# taz.de -- Kunstfestival 48 Stunden Neukölln: „Unterwäsche wird immer gebraucht“
       
       > Madalena Wallenstein de Castro nimmt bei „48 Stunden Neukölln“ teil. Mit
       > „Ein Wohnzimmer ohne Wände“ lädt zum Diskurs über Obdachlosigkeit ein.
       
 (IMG) Bild: Madalena Wallenstein de Castro sitzt hier in ihrer Rauminstallation „Ein Wohnzimmer ohne Wände“, das hier in ihrem Atelier steht
       
       Berlin taz | Mit dem Thema Obdachlosigkeit beschäftigt sich Madalena
       Wallenstein de Castro im Grunde genommen seit Kindestagen“. Denn die
       gebürtige Portugiesin ist in einem Bezirk von Lissabon aufgewachsen, „der
       ein bisschen wie Neukölln ist“, wie sie der taz erzählt. „Schon als Kind
       bin ich immer wieder Drogenabhängigen, Obdachlosen und Sexarbeitern
       begegnet und habe mich mit einigen von ihnen angefreundet.“ Nun nimmt sie
       mit einer Rauminstallation am Kunstfestival [1][„48 Stunden Neukölln“]
       teil, die das Thema Wohn- und Obdachlosigkeit in den Fokus rückt. Diese
       trägt den Titel „Ein Wohnzimmer ohne Wände“.

• • •

§ Aufgaben
• a. Schreiben Sie einen Teil des Artikels über das Festival „48 Stunden Neukölln“ wörtlich ab. Setzen Sie bei den Worten mit "# taz.de -- Kunstfestival" ein und hören Sie nach "über Obdachlosigkeit ein." auf.
• b. Stimmen die folgenden Aussagen mit dem Artikel über das Festival „48 Stunden Neukölln“ überein? Antworten Sie jeweils mit Ja oder Nein und zitieren Sie die entscheidenden Worte des Artikels wörtlich.
(i) Madalena Wallenstein de Castro ist in Lissabon aufgewachsen.
(ii) Obdachlosen begegnete sie erst als Erwachsene.
(iii) Ihre Rauminstallation trägt den Titel „Ein Wohnzimmer ohne Wände“.

§ Gegebene Angaben

• • •

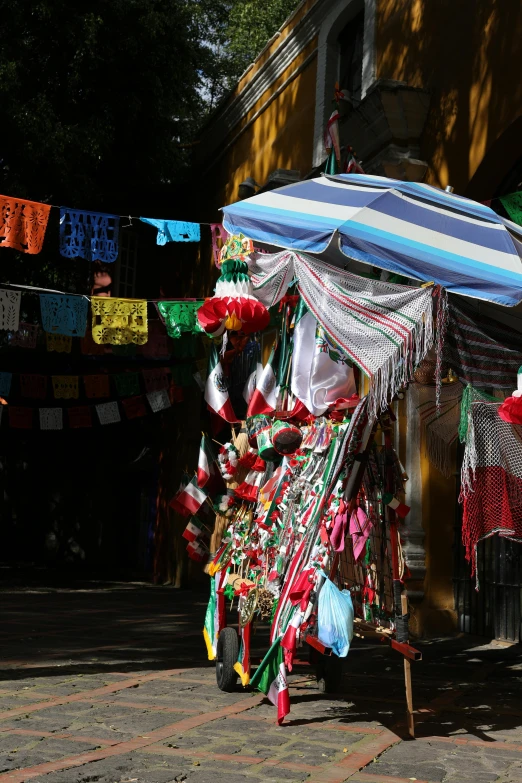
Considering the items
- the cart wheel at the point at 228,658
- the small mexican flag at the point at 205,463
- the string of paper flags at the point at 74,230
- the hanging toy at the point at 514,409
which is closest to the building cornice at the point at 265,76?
the string of paper flags at the point at 74,230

• • •

§ Lösungen
• a.
# taz.de -- Kunstfestival 48 Stunden Neukölln: „Unterwäsche wird immer gebraucht“
       
       > Madalena Wallenstein de Castro nimmt bei „48 Stunden Neukölln“ teil. Mit
       > „Ein Wohnzimmer ohne Wände“ lädt zum Diskurs über Obdachlosigkeit ein.

• b.
(i) Ja: „ist in einem Bezirk von Lissabon aufgewachsen“
(ii) Nein: „Schon als Kind bin ich immer wieder Drogenabhängigen, Obdachlosen und Sexarbeitern begegnet“
(iii) Ja: „Diese trägt den Titel „Ein Wohnzimmer ohne Wände“.“